* [SUPPLIED TEXT]:
++++
Rob moved to the MRC Toxicology Unit for his PhD and studied the post-transcriptional regulation of gene expression following DNA damage. During this time he identified a novel signalling mechanism that increased cancer cell migration following chemotherapy treatment and also identified a repurposed compound that blocked this adaptive cell response.

After his PhD Rob continued his post-doctoral studies in the Willis group, where he identified a novel chemical toxicophore, which is present in many chemotherapeutic agents, that inadvertently inhibited mitochondria function. Characterisation of this toxic chemical structure will aid future safe drug design while also demonstrating how these compounds could be used to selectivity target cancers that are more dependent on aerobic respiration.
++++
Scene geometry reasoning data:
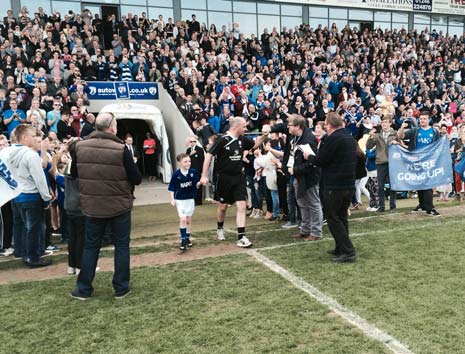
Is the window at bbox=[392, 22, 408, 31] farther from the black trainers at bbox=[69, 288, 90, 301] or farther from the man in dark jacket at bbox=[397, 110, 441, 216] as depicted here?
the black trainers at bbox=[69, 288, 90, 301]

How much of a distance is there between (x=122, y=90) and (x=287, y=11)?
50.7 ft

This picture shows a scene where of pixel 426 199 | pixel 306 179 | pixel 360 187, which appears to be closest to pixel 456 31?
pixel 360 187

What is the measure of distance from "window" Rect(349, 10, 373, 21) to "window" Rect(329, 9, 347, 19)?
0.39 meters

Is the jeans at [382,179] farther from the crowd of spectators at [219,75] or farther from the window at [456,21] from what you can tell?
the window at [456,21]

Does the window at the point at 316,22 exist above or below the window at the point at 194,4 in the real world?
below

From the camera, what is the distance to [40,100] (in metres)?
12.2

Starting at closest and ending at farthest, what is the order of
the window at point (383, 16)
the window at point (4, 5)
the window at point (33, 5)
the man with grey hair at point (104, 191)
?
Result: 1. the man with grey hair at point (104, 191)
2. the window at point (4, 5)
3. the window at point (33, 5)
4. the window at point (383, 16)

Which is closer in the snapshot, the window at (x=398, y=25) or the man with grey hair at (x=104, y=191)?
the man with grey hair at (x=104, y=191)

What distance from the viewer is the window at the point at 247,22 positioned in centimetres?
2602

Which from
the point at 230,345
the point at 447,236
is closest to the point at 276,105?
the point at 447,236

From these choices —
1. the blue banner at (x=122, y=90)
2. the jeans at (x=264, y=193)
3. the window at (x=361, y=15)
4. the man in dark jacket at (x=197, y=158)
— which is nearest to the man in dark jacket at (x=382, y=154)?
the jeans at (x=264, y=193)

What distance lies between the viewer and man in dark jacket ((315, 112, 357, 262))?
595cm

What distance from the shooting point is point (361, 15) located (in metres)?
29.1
++++
* [WORK INSTRUCTIONS]: Reproduce word for word the stretch of the text on Rob's research from "Rob moved to" through "adaptive cell response.".

* [RESPONSE TO THE TASK]:
Rob moved to the MRC Toxicology Unit for his PhD and studied the post-transcriptional regulation of gene expression following DNA damage. During this time he identified a novel signalling mechanism that increased cancer cell migration following chemotherapy treatment and also identified a repurposed compound that blocked this adaptive cell response.